En ese momento, aparecen lentamente de entre la multitud, hasta ponerse frente a la tumba, una pareja de jóvenes, llorando. Ella es una hermosa muchacha de negros cabellos rizados, largos y sueltos que le caían por los hombros casi hasta la redondez de su vientre, por entre los pliegues de un vestido rojo, liviano, hindú, y parece como escapada de la generación de Woodstock. Su compañero, ubicado detrás de ella, con su mano izquierda la tiene abrazada a la altura del pecho y con su otra mano acaricia leve, suavemente su embarazado vientre.

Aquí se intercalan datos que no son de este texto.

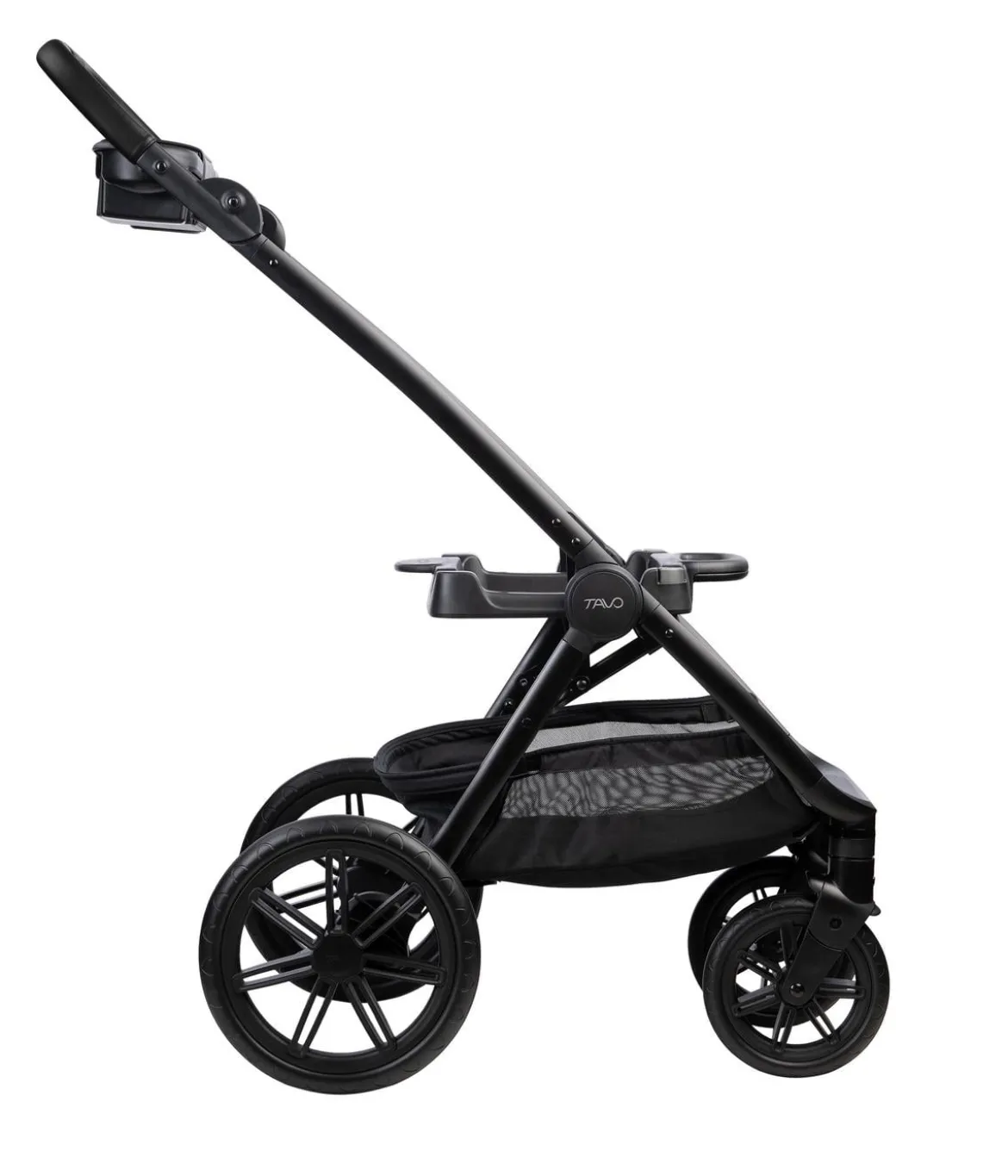 Tavo Haustierbuggy Roscoe Trek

Cuando le pido a Ferrín una toma que saliera de la simbólica mano el muchacho acariciando el vientre materno y poco a poco los jóvenes fueran entrando en cámara… como si la escena estuviera marcada por un director cinematográfico, la muchacha comienza a cantar: Tristeza nao ten fin / Felicidade sim…
Y, junto a ella, su compañero. Y junto a él, todos…Toda la gente comienza a cantar las canciones de Vinicius, una tras otra. Y una emoción sin límite, una ternura sin color, un aire tibio como de suspiro común, invade el cementerio y desde la tumba, donde el poeta descansará junto a sus padres -Lidia y Clodoaldo- en un regreso a las raíces, al origen, a la luz inicial, me parece ver crecer un resplandor sólo parecido al que rodea al recientemente encendido Cristo del Corcovado. El que, con sus brazos extendidos, parecía cubrir nuestras almas. A los que, cantamos así de bajito, porque nos habíamos quedado huérfanos de poeta.